*** Begin section ***
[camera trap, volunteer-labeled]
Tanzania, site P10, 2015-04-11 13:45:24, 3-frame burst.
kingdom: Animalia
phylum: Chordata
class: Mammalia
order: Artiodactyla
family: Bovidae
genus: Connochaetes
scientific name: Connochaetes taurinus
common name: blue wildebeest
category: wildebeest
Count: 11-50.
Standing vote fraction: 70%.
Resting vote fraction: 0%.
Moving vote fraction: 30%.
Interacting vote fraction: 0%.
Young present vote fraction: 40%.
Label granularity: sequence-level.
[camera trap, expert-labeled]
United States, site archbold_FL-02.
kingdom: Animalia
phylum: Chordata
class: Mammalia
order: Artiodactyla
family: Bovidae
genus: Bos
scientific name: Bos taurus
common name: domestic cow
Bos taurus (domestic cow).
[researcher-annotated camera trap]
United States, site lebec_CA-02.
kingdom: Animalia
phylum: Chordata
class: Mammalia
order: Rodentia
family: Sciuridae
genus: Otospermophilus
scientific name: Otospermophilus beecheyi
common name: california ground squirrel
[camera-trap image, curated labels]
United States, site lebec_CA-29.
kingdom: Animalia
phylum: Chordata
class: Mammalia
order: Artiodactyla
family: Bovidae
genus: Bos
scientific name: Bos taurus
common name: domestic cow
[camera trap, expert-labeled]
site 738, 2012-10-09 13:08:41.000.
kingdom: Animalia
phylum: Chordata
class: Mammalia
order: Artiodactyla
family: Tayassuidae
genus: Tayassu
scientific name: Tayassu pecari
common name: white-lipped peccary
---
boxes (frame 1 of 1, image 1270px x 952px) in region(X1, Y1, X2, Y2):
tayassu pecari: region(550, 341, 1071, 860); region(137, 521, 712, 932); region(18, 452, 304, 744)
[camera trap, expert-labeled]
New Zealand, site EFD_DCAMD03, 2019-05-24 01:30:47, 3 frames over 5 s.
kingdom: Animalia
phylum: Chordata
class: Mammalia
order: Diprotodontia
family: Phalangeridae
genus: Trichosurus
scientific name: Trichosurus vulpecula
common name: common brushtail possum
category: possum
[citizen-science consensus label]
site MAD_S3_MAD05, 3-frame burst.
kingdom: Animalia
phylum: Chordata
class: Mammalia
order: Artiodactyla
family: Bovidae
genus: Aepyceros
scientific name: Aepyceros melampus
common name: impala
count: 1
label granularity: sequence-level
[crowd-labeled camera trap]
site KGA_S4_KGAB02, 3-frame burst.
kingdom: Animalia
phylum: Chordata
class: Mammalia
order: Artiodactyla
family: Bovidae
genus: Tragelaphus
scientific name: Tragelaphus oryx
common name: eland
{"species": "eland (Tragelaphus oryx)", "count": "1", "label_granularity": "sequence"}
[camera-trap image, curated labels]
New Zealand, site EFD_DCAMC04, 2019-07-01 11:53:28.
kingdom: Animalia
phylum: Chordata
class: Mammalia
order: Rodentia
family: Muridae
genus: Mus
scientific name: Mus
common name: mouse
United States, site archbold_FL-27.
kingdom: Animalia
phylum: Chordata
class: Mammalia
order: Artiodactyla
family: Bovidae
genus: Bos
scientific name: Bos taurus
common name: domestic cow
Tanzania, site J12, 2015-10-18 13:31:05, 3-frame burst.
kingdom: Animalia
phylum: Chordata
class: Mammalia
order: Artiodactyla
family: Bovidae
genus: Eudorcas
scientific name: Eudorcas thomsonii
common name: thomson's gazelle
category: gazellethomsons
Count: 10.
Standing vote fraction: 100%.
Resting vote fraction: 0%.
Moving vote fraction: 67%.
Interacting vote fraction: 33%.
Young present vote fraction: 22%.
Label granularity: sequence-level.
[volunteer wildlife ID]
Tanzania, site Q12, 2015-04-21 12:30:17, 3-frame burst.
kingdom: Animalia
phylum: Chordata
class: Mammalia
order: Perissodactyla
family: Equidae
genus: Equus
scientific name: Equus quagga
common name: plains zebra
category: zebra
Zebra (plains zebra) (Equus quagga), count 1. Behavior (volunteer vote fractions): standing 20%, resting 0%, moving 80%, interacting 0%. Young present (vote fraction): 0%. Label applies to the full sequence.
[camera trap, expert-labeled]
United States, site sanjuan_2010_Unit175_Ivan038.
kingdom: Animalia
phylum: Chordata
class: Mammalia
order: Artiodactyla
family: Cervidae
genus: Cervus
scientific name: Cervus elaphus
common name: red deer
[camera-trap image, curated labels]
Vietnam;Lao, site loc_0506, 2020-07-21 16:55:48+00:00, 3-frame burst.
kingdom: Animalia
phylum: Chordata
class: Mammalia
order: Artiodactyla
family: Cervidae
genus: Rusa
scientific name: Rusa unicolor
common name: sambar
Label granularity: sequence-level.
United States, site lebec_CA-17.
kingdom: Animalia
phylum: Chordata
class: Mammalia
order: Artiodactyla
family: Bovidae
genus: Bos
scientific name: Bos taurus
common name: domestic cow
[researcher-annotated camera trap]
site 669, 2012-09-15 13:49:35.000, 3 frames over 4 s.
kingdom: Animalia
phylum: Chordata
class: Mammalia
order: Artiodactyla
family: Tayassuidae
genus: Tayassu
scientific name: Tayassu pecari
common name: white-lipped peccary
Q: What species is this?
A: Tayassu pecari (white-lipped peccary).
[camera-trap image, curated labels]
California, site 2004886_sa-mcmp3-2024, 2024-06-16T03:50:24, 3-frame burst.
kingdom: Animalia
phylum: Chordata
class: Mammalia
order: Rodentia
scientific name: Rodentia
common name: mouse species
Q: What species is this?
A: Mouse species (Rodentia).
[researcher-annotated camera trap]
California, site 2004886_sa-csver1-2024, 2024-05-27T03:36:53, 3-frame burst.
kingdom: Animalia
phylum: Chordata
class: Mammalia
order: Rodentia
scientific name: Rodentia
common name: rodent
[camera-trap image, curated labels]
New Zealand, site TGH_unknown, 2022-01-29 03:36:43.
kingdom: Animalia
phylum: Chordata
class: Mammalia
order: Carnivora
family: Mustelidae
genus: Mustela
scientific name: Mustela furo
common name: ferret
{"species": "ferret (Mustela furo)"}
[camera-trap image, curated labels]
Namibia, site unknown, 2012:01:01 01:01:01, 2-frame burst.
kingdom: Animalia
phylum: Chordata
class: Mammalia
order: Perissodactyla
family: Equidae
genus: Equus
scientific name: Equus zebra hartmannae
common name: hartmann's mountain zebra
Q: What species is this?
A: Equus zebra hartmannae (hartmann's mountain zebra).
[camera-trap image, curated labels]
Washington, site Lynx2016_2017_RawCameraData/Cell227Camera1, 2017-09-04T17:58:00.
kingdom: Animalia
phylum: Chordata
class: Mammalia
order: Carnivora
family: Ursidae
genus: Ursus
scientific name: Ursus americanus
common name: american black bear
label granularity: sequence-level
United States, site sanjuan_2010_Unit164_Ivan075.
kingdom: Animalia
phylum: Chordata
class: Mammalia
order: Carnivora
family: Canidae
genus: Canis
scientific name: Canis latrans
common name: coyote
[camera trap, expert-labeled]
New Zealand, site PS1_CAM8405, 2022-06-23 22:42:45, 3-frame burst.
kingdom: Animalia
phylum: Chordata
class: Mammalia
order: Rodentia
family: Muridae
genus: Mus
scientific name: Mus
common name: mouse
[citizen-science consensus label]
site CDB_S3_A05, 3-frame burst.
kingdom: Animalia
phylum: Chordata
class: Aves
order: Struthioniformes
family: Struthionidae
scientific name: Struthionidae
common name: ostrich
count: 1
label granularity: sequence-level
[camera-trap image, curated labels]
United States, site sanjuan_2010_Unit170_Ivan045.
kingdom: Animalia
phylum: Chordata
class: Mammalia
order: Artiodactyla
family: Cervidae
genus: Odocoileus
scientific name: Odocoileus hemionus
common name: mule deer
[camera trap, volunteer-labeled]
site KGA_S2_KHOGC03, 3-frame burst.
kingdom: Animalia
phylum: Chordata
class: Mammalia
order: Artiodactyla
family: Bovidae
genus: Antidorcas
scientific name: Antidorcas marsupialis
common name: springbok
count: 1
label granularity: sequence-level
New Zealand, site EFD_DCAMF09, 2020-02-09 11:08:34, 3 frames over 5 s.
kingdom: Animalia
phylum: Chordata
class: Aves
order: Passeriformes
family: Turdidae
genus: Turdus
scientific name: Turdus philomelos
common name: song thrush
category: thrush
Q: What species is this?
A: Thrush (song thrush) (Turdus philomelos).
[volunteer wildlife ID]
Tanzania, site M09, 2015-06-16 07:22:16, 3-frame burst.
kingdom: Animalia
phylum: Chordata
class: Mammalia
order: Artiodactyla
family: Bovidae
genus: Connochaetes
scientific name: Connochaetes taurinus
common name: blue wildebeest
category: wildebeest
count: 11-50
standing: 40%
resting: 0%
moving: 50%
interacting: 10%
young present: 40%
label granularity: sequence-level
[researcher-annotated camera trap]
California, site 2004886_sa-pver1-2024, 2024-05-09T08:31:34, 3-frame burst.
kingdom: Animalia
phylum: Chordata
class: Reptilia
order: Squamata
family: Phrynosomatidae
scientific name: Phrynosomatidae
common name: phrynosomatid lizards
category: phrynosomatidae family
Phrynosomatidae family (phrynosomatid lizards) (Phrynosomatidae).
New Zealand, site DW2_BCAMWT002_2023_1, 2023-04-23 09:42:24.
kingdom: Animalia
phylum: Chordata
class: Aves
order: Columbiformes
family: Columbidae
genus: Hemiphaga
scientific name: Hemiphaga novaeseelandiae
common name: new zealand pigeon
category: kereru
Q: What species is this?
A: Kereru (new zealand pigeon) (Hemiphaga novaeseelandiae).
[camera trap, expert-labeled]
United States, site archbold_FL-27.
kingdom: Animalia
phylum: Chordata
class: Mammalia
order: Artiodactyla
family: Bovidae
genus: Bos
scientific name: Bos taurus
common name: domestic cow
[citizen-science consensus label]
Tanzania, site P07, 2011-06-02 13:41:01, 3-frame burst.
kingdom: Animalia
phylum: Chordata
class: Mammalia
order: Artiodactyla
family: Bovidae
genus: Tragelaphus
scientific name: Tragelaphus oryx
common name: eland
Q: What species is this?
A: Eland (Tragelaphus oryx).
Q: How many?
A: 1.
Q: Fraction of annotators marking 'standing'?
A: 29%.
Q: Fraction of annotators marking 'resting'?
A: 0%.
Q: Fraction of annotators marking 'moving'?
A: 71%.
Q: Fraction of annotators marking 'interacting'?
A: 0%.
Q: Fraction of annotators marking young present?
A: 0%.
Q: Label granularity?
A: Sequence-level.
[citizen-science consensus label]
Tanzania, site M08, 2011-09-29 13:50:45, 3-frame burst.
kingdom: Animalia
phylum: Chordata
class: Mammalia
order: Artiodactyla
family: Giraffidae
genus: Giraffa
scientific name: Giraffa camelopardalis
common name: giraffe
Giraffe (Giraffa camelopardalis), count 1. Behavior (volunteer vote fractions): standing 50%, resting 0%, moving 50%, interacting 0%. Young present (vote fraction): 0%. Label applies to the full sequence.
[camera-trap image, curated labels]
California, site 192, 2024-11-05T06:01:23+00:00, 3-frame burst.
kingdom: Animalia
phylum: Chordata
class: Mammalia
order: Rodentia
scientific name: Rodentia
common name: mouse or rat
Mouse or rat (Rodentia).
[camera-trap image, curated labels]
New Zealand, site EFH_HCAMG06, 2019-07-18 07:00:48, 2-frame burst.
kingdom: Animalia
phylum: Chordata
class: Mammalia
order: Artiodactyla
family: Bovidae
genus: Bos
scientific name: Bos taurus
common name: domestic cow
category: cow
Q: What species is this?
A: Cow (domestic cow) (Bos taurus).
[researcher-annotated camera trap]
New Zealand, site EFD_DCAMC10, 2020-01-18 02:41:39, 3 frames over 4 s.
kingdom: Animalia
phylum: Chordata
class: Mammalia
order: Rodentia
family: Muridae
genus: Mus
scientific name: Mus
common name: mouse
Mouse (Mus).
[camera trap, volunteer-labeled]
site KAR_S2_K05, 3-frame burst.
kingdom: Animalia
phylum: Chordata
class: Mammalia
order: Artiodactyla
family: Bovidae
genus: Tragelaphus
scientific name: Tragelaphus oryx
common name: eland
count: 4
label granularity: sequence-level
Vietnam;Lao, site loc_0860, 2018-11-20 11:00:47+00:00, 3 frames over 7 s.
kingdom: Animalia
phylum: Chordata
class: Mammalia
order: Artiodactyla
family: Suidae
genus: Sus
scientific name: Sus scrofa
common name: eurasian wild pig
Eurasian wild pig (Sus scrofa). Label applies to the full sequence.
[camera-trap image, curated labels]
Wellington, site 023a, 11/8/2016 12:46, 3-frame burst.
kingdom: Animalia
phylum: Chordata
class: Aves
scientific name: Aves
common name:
*** End section ***
Write out again, exactly, the lines from the start of the entries up to and including the one with "Moving vote fraction: 30%.". Nothing else belongs in the reply.

[camera trap, volunteer-labeled]
Tanzania, site P10, 2015-04-11 13:45:24, 3-frame burst.
kingdom: Animalia
phylum: Chordata
class: Mammalia
order: Artiodactyla
family: Bovidae
genus: Connochaetes
scientific name: Connochaetes taurinus
common name: blue wildebeest
category: wildebeest
Count: 11-50.
Standing vote fraction: 70%.
Resting vote fraction: 0%.
Moving vote fraction: 30%.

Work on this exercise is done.